How Real Estate Investors Can Diversify Their Portfolio
Diversification is one of the most important strategies in minimizing investment risk. Even real estate, touted as one of the best investments, needs to belong in a well-diversified portfolio.
This strategy involves spreading out risk by investing in different assets that ideally don’t correlate with each other.
For example, gold tends to do well during a financial downturn while stocks do not. Even if a recession causes stock prices to drop, you can offset some of that loss with assets that perform well in similar market conditions.
Investing in different assets — property, security, commodities, and cash to name a few — can help minimize the risks of volatility in your portfolio overtime. If this seems interesting, read below for a few tips on how real estate investors can diversify their portfolio to keep their exposure at low risk.
Invest in multi-dwelling units
Multi-family residential properties, also called multi-dwelling units, are the real estate investor’s most stable source of income. Even during economic stability, the multi-family residential segment tends to perform well.
People might not need office or retail spaces but they will always need housing. That’s why every real estate investor should have the majority of their assets allocated toward this type of property for a steady stream of cash.
Consider vacation rentals
Experts are reminding investors that pandemics don’t last forever and travel restrictions will eventually ease. When that happens, hordes of travel-hungry people will be looking for short-term rentals. In fact, vacation properties have already been seeing a spike in demand as of late.
Individuals, couples, families, and groups are looking for safe getaways without having to worry about social distancing and other safety protocols. Short-term rentals can be very lucrative for properties adjacent to vacation spots and important landmarks.
Expand into commercial properties
Commercial properties might not be doing so hot right now but to echo the aforementioned sentiment: the pandemic is not going to last forever. People will start dining out, shopping, and going back to offices. If you’re an investor with experience and capital, you might want to consider earmarking some of it for commercial spaces.
Earn a passive income from REITs
Real estate investment trusts or REITs are perfect for investors who want exposure to the real estate market without the responsibility of property management. REITs collect money from individual investors and pool them into income-generating real estate properties such as apartment buildings, hotels, and offices.
Buying REIT shares is done through a broker. Then, you earn a cut of the money that the property generates. It’s a great way to earn a passive income from real estate without purchasing or managing the property itself.
Diversify with other asset classes
Even if your real estate investment portfolio is diversified, it’s not diversified well enough if all of your holdings are in real estate.
You need other asset classes.
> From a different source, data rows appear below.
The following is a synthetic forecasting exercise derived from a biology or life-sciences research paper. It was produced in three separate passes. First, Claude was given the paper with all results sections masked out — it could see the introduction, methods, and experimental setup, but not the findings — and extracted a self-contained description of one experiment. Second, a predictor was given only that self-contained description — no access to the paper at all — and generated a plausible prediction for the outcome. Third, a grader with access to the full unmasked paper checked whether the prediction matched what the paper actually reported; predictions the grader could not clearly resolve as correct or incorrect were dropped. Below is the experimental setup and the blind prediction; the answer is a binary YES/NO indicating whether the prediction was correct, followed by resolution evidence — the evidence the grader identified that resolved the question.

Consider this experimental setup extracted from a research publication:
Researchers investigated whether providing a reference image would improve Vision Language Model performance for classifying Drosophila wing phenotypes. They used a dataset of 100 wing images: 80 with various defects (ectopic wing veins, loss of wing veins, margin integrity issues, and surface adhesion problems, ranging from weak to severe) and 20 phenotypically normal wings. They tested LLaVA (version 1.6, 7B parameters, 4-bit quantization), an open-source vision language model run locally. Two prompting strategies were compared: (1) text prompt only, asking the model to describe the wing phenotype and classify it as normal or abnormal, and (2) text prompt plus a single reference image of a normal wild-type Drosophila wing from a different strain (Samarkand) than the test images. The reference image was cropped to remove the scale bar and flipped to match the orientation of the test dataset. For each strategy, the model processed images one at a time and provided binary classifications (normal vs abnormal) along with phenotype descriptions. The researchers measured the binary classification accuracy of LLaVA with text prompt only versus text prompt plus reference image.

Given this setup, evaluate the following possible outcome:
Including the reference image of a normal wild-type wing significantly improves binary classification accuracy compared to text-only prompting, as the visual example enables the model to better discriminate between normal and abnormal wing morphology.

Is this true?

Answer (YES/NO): YES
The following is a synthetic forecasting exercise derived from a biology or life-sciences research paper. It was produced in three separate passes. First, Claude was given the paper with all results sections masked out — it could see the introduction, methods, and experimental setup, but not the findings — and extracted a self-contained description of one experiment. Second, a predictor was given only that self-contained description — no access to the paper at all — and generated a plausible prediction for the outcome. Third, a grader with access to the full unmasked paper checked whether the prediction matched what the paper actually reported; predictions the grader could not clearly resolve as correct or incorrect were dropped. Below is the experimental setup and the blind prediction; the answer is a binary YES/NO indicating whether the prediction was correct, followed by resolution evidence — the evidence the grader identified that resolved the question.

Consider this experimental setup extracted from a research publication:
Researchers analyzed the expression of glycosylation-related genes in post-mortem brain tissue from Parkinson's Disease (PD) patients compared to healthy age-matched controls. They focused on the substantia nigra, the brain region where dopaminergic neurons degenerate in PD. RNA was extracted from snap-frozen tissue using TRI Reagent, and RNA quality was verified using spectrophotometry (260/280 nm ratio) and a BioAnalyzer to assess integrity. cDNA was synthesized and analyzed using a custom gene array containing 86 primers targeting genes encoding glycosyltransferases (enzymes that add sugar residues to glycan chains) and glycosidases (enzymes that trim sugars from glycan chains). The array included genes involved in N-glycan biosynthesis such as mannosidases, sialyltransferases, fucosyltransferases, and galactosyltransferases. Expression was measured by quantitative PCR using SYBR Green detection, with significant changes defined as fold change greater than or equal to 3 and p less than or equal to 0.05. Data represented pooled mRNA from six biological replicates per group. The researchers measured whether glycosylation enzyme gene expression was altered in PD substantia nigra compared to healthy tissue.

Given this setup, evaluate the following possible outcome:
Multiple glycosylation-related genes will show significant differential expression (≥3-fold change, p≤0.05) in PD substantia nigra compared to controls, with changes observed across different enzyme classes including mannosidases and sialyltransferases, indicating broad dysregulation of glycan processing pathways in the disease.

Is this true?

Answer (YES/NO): NO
An easy way to start is to open a brokerage account which you can use to invest or trade different types of securities, such as stocks, ETFs, and bonds. The good thing about brokerage accounts is that they can be opened online. Investors of different levels can easily access and manage their portfolio whenever and wherever they are. Compared to real estate, these assets are also liquid and can be converted into cash easily if needed.
Although it is one of the oldest rules in the investor’s handbook, diversification is still very much worth following and applying today. Building a real estate portfolio from scratch is not without its challenges and risks but you can protect your portfolio and, in turn, your financial security with these key diversification tips.